-- Information supplied follows --
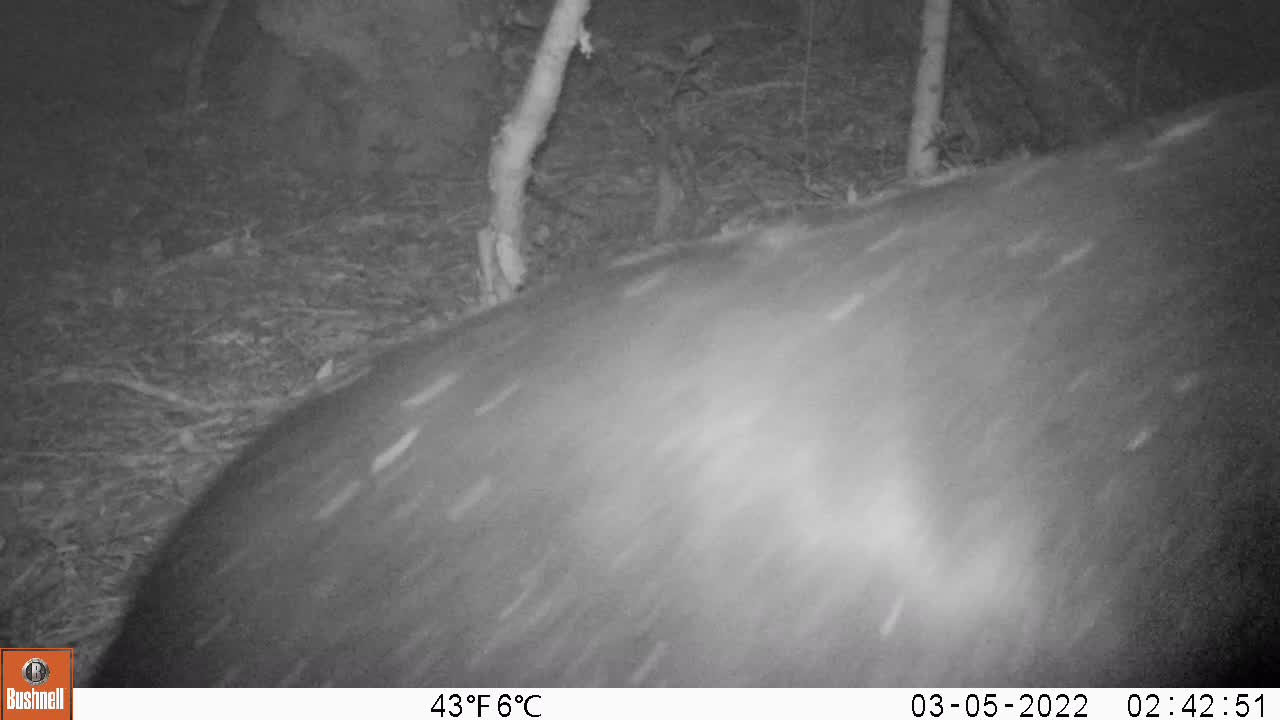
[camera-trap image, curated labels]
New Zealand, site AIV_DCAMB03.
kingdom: Animalia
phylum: Chordata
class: Mammalia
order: Carnivora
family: Otariidae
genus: Phocarctos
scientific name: Phocarctos hookeri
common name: new zealand sea lion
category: sealion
Sealion (new zealand sea lion) (Phocarctos hookeri).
-- Information supplied concluded --
_Required work:_ The answer must be the lines from the one containing "New Zealand, site AIV_DCAMB03." through the last line of the records, copied exactly, with nothing else.

_Result for this task:_
New Zealand, site AIV_DCAMB03.
kingdom: Animalia
phylum: Chordata
class: Mammalia
order: Carnivora
family: Otariidae
genus: Phocarctos
scientific name: Phocarctos hookeri
common name: new zealand sea lion
category: sealion
Sealion (new zealand sea lion) (Phocarctos hookeri).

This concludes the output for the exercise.